◆ Texte à lire ◆

-.-.-

Calculateur de composition corporelle

Calculateur de somatotype

Votre somatotype de Heath-Carter — endomorphie, mésomorphie et ectomorphie en trois chiffres, et non une étiquette. Gratuit, instantané et sans inscription.

VOTRE SOMATOTYPE
3,0-4,7-1,9
Endomorphie
3,0
Adiposité relative
Mésomorphie
4,7
Robustesse musculo-squelettique
Ectomorphie
1,9
Linéarité
Coordonnées sur le somatochart
-1,1 / 4,5
Somme des plis corrigée de la taille
29,6

Un somatotype décrit où vous en êtes, pas ce que vous pouvez devenir. Le coach s’occupe de la seconde partie.

Qu’est-ce qu’un somatotype ?

Un somatotype, ce sont trois chiffres, pas un mot. L’endomorphie note l’adiposité relative, la mésomorphie la robustesse de vos muscles et de vos os pour votre taille, et l’ectomorphie la linéarité — à quel point votre masse est étirée en longueur. Tout le monde possède les trois, et un somatotype s’écrit comme les trois notes dans cet ordre : 3-5-2 décrit une personne moyennement grasse, solidement bâtie et peu linéaire. Le contresens le plus fréquent consiste à traiter cette idée comme trois cases dans lesquelles on se range.

D’où vient l’idée ectomorphe-mésomorphe-endomorphe

William Sheldon a forgé ces trois termes dans les années 1940, au sein d’une psychologie constitutionnelle qui prétendait que la forme du corps prédisait le tempérament — que les personnes minces étaient anxieuses et intellectuelles, les musclées sûres d’elles, et les corpulentes détendues et sociables. Cette théorie ne résiste pas à l’épreuve des faits et est abandonnée depuis des décennies. L’apport de Heath et Carter dans les années 1960 a été de conserver la description du physique en trois composantes, de jeter entièrement les affirmations sur la personnalité, et de remplacer la cotation photographique de Sheldon par une méthode anthropométrique que n’importe qui peut reproduire avec une pince et un mètre ruban. Ce que cette page calcule est une mesure. Elle ne dit rien de votre caractère et ne vous dit pas de quoi vous êtes capable.

-.-.-

◆ Données sources ◆
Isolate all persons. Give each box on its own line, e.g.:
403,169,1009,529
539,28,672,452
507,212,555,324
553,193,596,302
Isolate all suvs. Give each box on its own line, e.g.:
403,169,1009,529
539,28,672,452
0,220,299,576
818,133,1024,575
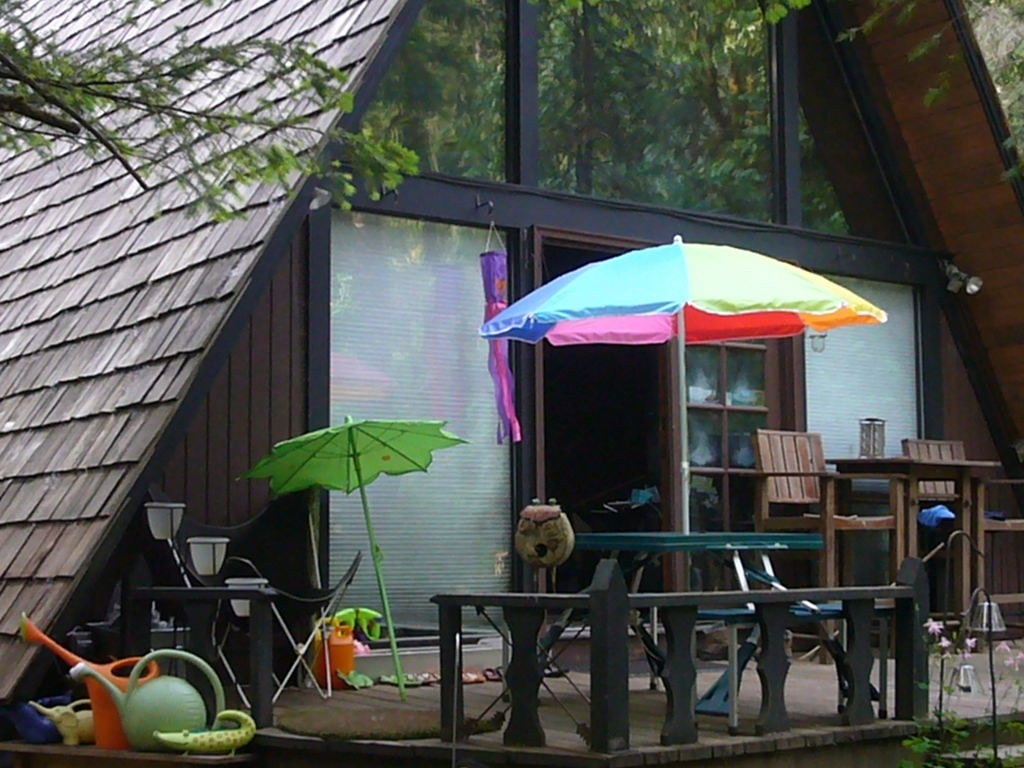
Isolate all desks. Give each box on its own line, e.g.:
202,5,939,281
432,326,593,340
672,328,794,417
573,532,825,706
815,457,1003,655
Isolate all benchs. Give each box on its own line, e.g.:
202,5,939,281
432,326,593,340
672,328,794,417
693,602,898,714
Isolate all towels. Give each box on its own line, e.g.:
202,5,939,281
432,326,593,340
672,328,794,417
918,504,956,527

-.-.-

◆ Consigne 1 ◆
Recopiez à l'identique le passage du texte sur le somatotype qui commence par « William Sheldon a » et va jusqu'à « vous êtes capable. ».
◆ Consigne 2 ◆
Prolongez le texte sur le somatotype de Heath-Carter à partir de sa dernière phrase.

◆ Réponse rédigée 1 ◆
William Sheldon a forgé ces trois termes dans les années 1940, au sein d’une psychologie constitutionnelle qui prétendait que la forme du corps prédisait le tempérament — que les personnes minces étaient anxieuses et intellectuelles, les musclées sûres d’elles, et les corpulentes détendues et sociables. Cette théorie ne résiste pas à l’épreuve des faits et est abandonnée depuis des décennies. L’apport de Heath et Carter dans les années 1960 a été de conserver la description du physique en trois composantes, de jeter entièrement les affirmations sur la personnalité, et de remplacer la cotation photographique de Sheldon par une méthode anthropométrique que n’importe qui peut reproduire avec une pince et un mètre ruban. Ce que cette page calcule est une mesure. Elle ne dit rien de votre caractère et ne vous dit pas de quoi vous êtes capable.

◆ Réponse rédigée 2 ◆
Fonctionnement du calculateur

L’endomorphie découle des plis tricipital, sous-scapulaire et supra-épineux, additionnés puis corrigés pour la stature de référence de 170,18 cm retenue par Carter, afin qu’une personne grande et une personne petite ayant les mêmes plis ne soient pas notées différemment pour une raison étrangère à l’adiposité, avant de passer dans un polynôme du troisième degré. La mésomorphie combine les deux largeurs osseuses avec les tours de bras et de mollet, puis soustrait la taille. Point crucial : on retranche d’abord de chaque tour le pli cutané qui le recouvre — tour de bras moins un dixième du pli tricipital, tour de mollet moins un dixième du pli du mollet — pour que la note reflète le muscle et l’os plutôt que la graisse posée dessus. C’est l’étape que les calculs à la main ratent le plus souvent. L’ectomorphie découle du rapport taille sur poids par une formule par morceaux, avec des points de rupture à 40,75 et 38,25.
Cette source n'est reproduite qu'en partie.